The course makes use of the authors’ experiences of working with R for data-science and statistical analysis. However there are many other resources available, and we would particularly recommend the freely available content at R for Data Science as a good place to recap the materials taught in this course. The hard copy of Hadley Wickham and Garrett Grolemund’s book of the same name (and content) is available at Amazon.com. Alternatively, a user guide is available on the CRAN R-Project website here, although the author finds this less easy to follow than Hadley Wickham’s book described above. Further details of where to go to answer more specific questions are provided throughout the course.

Who are we:

Rob & Paul work at the intersection between public health, economics and data-science. They are both based at the School of Health and Related Research at the University of Sheffield.

Robert Smith joined ScHARR in 2016. His research focuses on the methods used to estimate the costs and benefits of public health interventions, with a specific interest in microsimulation modelling in R. He has become increasingly interested in the use of web based user interfaces (in R-Shiny) to make research more transparent and to aid decision makers. While doing his PhD, Robert has been involved in multiple projects with the World Health Organization and parkrunUK.

Paul Schneider joined ScHARR in 2018. He is working on conceptual and methodological problems in valuing health outcomes in economic evaluations. A medical doctor and epidemiologist by training, he has used R in various research projects, ranging from the modeling costs of breast cancer, and value of information analyses, to the monitoring of influenza in real-time using online data. He is a keen advocate of open science practices.

Course prerequisites

It is assumed that all participants on the course have their own laptop and have a high-school (GCSE) level understanding of statistics and mathematics (e.g. mean, median, minimum, maximum). We do not go into any detail on statistical methods, focusing exclusively on programming in R. It is essential that participants have installed R and RStudio prior to the course.

Installing R and R Studio.

R is a free software environment for statistical analysis and data science. It is a collaborative effort started by Robert Gentleman and Ross Ihaka in New Zealand, but now made up of hundreds of people. R is made freely available by the Comprehensive R archive Network (CRAN), in the UK it can be downloaded through the University of Bristol here.There are options of downloading R for Linux, Mac and Windows.

Downloading R gives you the basic software environment, but an incredibly popular add-on called ‘RStudio’ is required to follow this course. You should download the free ‘RStudio Desktop Open Source Licence’ version for the laptop you will be attending the course with from RStudio.com. If you have time before the course, it would be hugely beneficial to get familiar with RStudio.

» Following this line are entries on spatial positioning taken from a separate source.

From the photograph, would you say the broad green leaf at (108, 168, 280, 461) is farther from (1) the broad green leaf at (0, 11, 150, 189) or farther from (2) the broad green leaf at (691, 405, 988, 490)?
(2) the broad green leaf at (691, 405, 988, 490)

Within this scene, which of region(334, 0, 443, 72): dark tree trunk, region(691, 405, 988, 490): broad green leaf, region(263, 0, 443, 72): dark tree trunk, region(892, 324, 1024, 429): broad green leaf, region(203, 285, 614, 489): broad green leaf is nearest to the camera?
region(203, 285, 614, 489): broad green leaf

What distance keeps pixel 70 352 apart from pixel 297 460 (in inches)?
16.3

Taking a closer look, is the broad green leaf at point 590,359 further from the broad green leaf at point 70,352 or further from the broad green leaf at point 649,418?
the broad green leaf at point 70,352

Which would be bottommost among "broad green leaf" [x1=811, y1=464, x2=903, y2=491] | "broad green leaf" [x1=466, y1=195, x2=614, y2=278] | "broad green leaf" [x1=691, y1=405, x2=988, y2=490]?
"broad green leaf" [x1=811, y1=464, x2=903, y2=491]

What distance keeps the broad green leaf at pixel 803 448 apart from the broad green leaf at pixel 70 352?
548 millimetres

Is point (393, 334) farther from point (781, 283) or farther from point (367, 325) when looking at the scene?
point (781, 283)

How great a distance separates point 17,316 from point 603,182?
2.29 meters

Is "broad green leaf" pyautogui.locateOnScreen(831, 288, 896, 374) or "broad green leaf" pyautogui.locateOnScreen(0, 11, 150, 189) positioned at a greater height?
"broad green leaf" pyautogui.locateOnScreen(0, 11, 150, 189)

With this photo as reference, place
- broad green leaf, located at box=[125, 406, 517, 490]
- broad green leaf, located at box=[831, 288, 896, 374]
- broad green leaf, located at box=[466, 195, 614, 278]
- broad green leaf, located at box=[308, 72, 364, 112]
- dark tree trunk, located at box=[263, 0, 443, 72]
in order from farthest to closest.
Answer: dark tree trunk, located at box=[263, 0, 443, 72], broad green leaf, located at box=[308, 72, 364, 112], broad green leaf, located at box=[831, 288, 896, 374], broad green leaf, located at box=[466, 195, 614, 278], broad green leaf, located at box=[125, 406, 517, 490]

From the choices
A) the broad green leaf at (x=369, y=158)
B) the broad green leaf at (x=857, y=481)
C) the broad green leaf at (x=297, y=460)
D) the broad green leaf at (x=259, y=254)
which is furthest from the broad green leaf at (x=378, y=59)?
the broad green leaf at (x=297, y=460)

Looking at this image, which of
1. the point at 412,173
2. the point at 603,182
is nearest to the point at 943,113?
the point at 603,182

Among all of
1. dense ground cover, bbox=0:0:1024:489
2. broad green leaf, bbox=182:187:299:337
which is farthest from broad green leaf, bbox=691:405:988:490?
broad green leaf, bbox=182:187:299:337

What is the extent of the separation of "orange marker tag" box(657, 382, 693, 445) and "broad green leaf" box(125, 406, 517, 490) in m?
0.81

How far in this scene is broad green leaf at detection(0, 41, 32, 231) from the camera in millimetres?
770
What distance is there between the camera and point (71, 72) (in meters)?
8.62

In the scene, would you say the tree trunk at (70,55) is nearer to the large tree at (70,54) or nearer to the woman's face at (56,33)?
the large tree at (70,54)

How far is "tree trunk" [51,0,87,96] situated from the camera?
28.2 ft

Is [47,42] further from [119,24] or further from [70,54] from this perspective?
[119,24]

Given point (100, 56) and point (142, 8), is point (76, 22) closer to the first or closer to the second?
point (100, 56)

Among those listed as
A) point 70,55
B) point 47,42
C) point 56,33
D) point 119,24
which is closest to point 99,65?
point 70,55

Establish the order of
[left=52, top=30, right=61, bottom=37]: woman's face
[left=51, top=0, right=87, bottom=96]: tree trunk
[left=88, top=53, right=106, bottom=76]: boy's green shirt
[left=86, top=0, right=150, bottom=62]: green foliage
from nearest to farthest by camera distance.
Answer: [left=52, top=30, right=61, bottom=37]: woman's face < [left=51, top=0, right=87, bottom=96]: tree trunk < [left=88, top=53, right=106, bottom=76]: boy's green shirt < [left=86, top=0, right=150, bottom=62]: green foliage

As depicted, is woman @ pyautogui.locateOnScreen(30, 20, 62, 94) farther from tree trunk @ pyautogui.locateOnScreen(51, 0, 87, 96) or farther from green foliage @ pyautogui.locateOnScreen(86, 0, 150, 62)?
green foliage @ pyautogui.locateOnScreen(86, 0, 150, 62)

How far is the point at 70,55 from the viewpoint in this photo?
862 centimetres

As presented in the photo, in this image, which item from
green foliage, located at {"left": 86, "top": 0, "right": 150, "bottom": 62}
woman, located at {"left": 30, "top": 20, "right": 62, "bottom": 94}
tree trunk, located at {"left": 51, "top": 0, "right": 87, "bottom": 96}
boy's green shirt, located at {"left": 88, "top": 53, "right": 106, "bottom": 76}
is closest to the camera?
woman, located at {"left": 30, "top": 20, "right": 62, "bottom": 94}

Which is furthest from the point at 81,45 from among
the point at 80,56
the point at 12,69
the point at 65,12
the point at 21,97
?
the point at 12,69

Click on the link for a step by step guide on installing R and RStudio.

Session 1: Basics

R studio contains four panels: a script panel where you can save your code (we will introduce this later so to begin there will just be three panels), a console where you can enter and run your code and where the outputs are displayed, an environment which lists the objects you create, and another window which includes help, files and displays any plots you create.

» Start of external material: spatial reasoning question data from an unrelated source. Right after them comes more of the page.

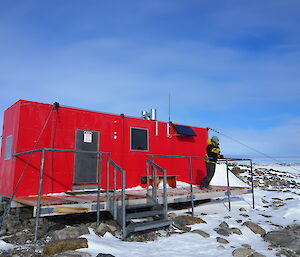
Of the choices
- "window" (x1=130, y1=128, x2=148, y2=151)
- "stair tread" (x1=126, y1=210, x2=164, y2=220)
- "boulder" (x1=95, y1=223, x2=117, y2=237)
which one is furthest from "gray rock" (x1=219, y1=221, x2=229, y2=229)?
"window" (x1=130, y1=128, x2=148, y2=151)

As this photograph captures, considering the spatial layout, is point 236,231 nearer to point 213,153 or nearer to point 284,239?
point 284,239

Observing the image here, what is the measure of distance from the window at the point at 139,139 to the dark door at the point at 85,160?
59.3 inches

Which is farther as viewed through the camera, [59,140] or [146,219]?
[59,140]

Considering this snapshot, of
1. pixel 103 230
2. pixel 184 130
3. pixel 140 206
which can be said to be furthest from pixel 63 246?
pixel 184 130

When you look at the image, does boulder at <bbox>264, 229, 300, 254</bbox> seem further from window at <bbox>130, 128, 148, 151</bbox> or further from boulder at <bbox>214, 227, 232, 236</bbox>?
window at <bbox>130, 128, 148, 151</bbox>

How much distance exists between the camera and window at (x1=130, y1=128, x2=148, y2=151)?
934 centimetres

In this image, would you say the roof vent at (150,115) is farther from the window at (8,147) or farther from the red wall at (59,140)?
the window at (8,147)

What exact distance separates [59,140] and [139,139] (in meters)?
2.96

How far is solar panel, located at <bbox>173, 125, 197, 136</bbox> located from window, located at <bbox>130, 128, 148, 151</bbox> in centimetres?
148

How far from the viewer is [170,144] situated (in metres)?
10.4

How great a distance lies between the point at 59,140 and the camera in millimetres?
7711

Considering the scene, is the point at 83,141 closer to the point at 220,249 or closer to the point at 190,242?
the point at 190,242

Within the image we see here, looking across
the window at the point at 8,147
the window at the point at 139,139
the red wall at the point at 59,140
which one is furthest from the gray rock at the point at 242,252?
the window at the point at 8,147

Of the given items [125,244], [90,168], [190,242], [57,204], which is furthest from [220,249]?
[90,168]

Our course starts in the R console, which those of you who are familiar with R but not RStudio will recognise. We will enter commands as input into the console, and receive output from the console. We will start with some simple basic operations, for which R is clearly very excessive.

Basic operations

Entering 1+1, we get the output [1] 2. The output is 2, but the [1] lets us know that the number 2 is the first number of output. If we had an output that was particularly large (e.g. 100 seperate numbers) then r may let us know that the first row displayed starts with the first value [1] and the second row starts with the [x]th value.

# add 1 to 1. 
1 + 1

## [1] 2

# divide 12 by 4
12/4

## [1] 3

# times 3 by 7
3*7

## [1] 21

# 10 to the power 3
10^3

## [1] 1000

# root isn't a basic operation so we will look at this later.

Objects

R is object orientated, which bascially means when we work in R we are generally writing code to make changes to an object (e.g. a dataset), based on other objects. An object can take a number of forms (e.g. a number, a vector of numbers, a matrix, a data-frame). We can then use these objects going forward rather than the values directly. Operations can be applied to these objects, and objects can be over-written. If you understand how to manipulate objects you are most of the way there.

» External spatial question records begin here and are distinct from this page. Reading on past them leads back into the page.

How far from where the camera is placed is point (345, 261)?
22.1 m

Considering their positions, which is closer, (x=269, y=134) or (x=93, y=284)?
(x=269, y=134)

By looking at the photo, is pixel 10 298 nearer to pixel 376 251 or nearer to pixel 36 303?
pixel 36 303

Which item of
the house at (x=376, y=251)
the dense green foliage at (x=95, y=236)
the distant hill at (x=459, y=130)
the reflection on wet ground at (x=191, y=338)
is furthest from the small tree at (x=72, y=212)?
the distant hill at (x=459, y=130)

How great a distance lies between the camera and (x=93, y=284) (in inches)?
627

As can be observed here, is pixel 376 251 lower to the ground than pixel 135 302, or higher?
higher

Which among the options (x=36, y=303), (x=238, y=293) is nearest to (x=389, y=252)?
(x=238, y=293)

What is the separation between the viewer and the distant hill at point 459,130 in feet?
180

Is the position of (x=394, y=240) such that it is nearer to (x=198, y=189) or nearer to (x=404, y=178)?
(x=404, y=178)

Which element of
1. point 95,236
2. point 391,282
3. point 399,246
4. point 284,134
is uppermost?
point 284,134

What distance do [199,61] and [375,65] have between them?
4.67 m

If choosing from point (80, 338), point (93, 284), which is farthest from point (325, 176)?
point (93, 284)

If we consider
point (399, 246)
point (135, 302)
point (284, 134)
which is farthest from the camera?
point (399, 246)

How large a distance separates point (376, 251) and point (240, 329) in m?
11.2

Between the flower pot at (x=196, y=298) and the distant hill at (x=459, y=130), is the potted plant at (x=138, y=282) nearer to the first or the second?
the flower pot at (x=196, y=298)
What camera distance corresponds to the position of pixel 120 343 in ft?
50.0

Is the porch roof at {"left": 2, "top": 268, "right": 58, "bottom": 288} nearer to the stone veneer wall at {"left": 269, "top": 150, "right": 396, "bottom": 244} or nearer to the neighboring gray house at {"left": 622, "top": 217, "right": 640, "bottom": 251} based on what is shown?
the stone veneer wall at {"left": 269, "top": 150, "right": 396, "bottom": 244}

# create an object x which is 3
x <-  3
# create an object y which is 5
y <-  5
# add x and y
x + y

## [1] 8

# overwrite x so it now equals 4.
x <-  4
# add x and y again, now the result is 9, not 7.
x + y

## [1] 9

# create another object z which is equal to x + y at this time.
z <- x + y
z

## [1] 9

Overwriting / Manipulating Objects

We can overwrite our objects. But be careful, just because we overwrite something doesn’t mean other objects created in the code before update.

# create an object a which is 10.
a <- 10
a

## [1] 10

# add one to a. A is now 11.
a <- a + 1 
a 

## [1] 11

# create an object called b which is 5 less than a
b <- a - 5
b

## [1] 6

# change a to be 5 less than it was originally
a <- a - 5
a-b

## [1] 0

# a and b are equal!!!

Evaluations

We can perform evaluations, which provide a true or false answer. For example the input 4>2 returns “FALSE”.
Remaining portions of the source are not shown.